Young vegans may be onto something. It turns out, eating fruits and veggies early on in life can lead to massive heart benefits later in life. The American Heart Association has released new findings published in the journal Circulation, which demonstrate the power of a healthy diet as a young adult.

"People shouldn't assume that they can wait until they're older to eat healthy — what you eat as a young adult may be as important as what you eat as an older adult, " said the study’s lead author Dr. Michael D. Miedema, senior consulting cardiologist and clinical investigator at the Minneapolis Heart Institute, Minneapolis, Minn.
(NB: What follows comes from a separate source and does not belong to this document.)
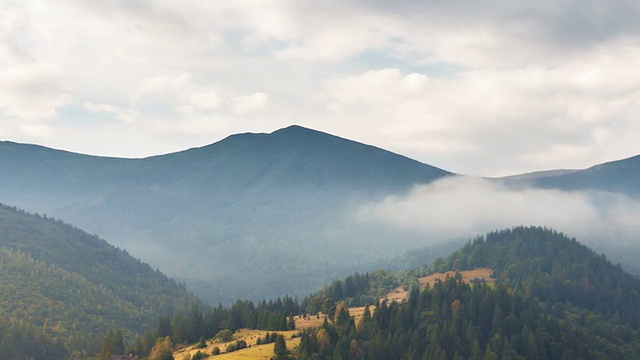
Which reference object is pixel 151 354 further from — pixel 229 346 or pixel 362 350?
pixel 362 350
For the study, researchers looked at how 2,506 young men and women ate a 2,000-calorie diet on a daily basis over the course of 20 years, starting from when they were young adults. After recording their diets, they divvied them up into three different groups — the women in the first group ate an average of nearly nine servings of fruits and veggies a day, while men ate an average of more than seven servings. The women in the group that consumed the least amount of fruits and veggies ate an average of 3.3 servings a day, while men ate an average of 2.6 servings. The second group fell in the middle as an average fruit and veggie consumer.

At the end of the study, each participant underwent a CT scan to check for how much plaque built up on the walls of the arteries in their heart. Those who ate the most fruits and veggies at the beginning of the study in 1985 were 26 percent less likely to develop plaque in their arteries 20 years later, compared to the third group, who ate the least amount of fruits and veggies.
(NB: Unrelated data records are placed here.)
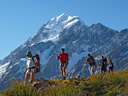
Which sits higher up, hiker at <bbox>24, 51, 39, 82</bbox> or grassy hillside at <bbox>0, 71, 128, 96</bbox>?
hiker at <bbox>24, 51, 39, 82</bbox>

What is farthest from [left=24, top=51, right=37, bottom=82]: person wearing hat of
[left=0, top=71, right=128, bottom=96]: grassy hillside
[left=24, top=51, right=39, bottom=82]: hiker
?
[left=0, top=71, right=128, bottom=96]: grassy hillside

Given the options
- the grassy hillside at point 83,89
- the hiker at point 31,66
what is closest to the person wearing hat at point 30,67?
the hiker at point 31,66

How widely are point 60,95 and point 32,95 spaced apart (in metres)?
0.76

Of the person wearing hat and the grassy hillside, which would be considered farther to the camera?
the person wearing hat

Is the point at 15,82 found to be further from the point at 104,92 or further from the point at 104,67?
the point at 104,67

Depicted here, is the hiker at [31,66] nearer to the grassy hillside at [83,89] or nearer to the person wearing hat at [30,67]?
the person wearing hat at [30,67]

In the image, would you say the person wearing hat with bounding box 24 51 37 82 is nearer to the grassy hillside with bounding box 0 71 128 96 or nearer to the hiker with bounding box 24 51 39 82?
the hiker with bounding box 24 51 39 82

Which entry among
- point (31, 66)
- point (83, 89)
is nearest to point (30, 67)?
point (31, 66)

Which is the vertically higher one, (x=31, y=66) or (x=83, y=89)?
(x=31, y=66)

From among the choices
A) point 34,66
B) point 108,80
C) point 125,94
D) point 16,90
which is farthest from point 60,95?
point 34,66

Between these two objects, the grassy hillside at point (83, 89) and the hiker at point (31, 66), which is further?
the hiker at point (31, 66)

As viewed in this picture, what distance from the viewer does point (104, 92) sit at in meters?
9.17

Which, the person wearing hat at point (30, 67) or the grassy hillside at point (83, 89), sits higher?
the person wearing hat at point (30, 67)

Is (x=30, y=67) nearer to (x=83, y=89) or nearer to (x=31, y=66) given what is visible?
(x=31, y=66)
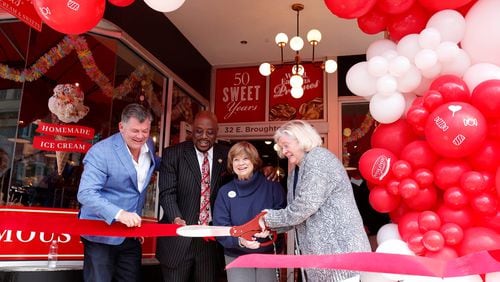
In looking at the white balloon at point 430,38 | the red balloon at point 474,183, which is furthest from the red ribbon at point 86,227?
the white balloon at point 430,38

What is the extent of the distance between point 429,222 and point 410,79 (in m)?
0.73

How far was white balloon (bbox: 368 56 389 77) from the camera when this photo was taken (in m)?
2.32

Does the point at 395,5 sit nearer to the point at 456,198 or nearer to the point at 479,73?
the point at 479,73

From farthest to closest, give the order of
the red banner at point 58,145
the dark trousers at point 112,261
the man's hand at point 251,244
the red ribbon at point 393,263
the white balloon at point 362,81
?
the red banner at point 58,145, the dark trousers at point 112,261, the man's hand at point 251,244, the white balloon at point 362,81, the red ribbon at point 393,263

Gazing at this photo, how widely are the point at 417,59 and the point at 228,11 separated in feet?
12.9

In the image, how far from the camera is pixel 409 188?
2111 mm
Plaque is made up of cholesterol, fatty substances, cell waste, calcium, and a clotting material in the blood known as fibrin. When calcium builds up inside the heart, it increases a person’s risk of heart disease and heart attack because there’s less room for blood to flow to and from the heart. According to the American Heart Association, this condition, known as atherosclerosis, is often a progressive hardening of the arteries that doesn’t typically become a danger until a person reaches their 50s and 60s.
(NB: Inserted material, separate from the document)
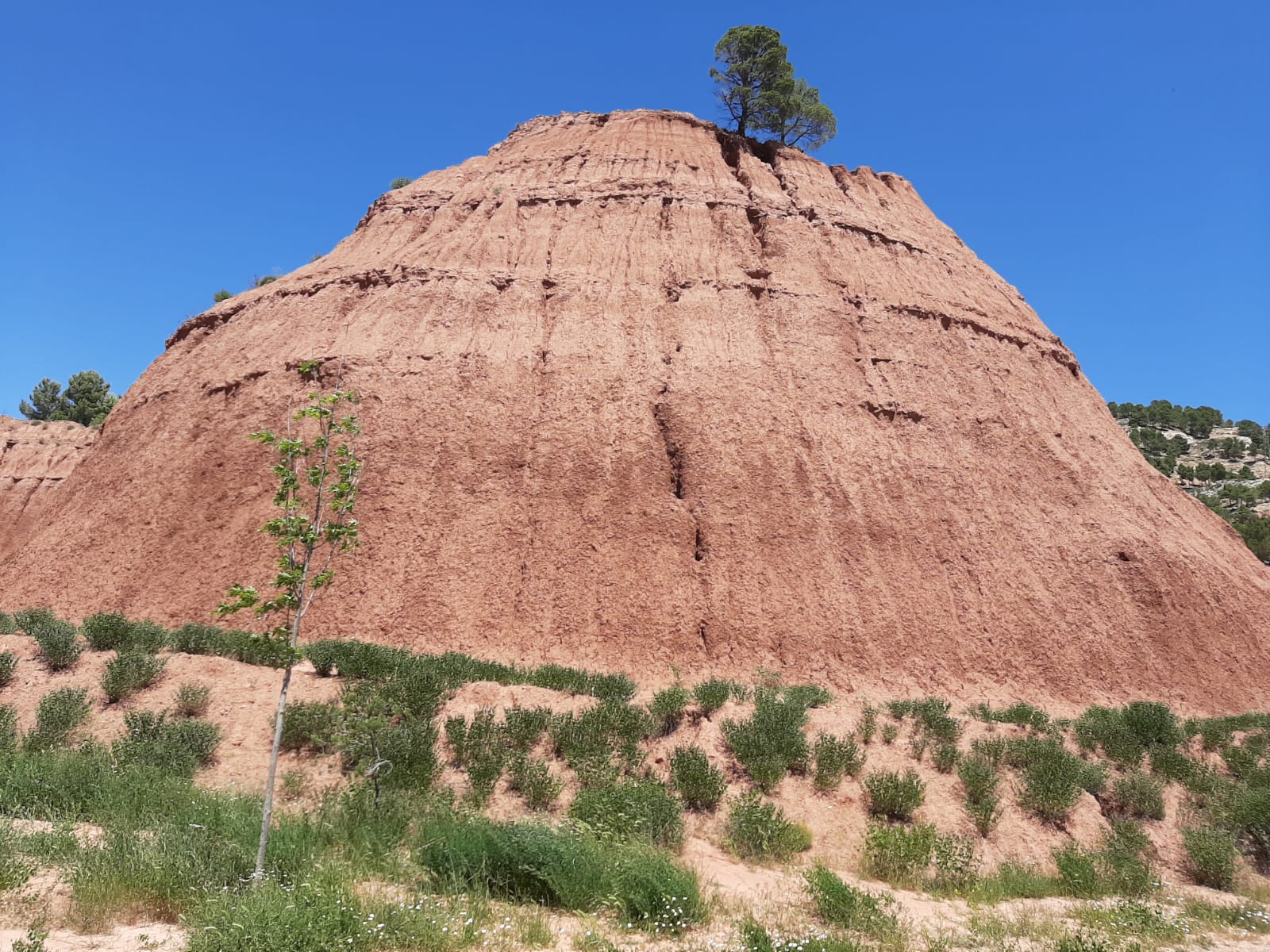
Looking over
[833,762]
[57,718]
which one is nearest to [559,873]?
[833,762]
In the past, there have been studies that show the link between eating fruits and veggies and a reduced risk of heart disease in middle-aged adults, but this is the first time a study looked at how fruits and veggies can improve heart health and blood vessels later in life.  

"Our findings support public health initiatives aimed at increasing fruit and vegetable intake as part of a healthy dietary pattern," Miedema said. "Further research is needed to determine what other foods impact cardiovascular health in young adults."

Source: Miedema MD, Petrone A, Shikany JM, et al. The Association of Fruit and Vegetable Consumption During Early Adulthood With the Prevalence of Coronary Artery Calcium After 20 Years of Follow-up: The CARDIA Study. Circulation. 2015.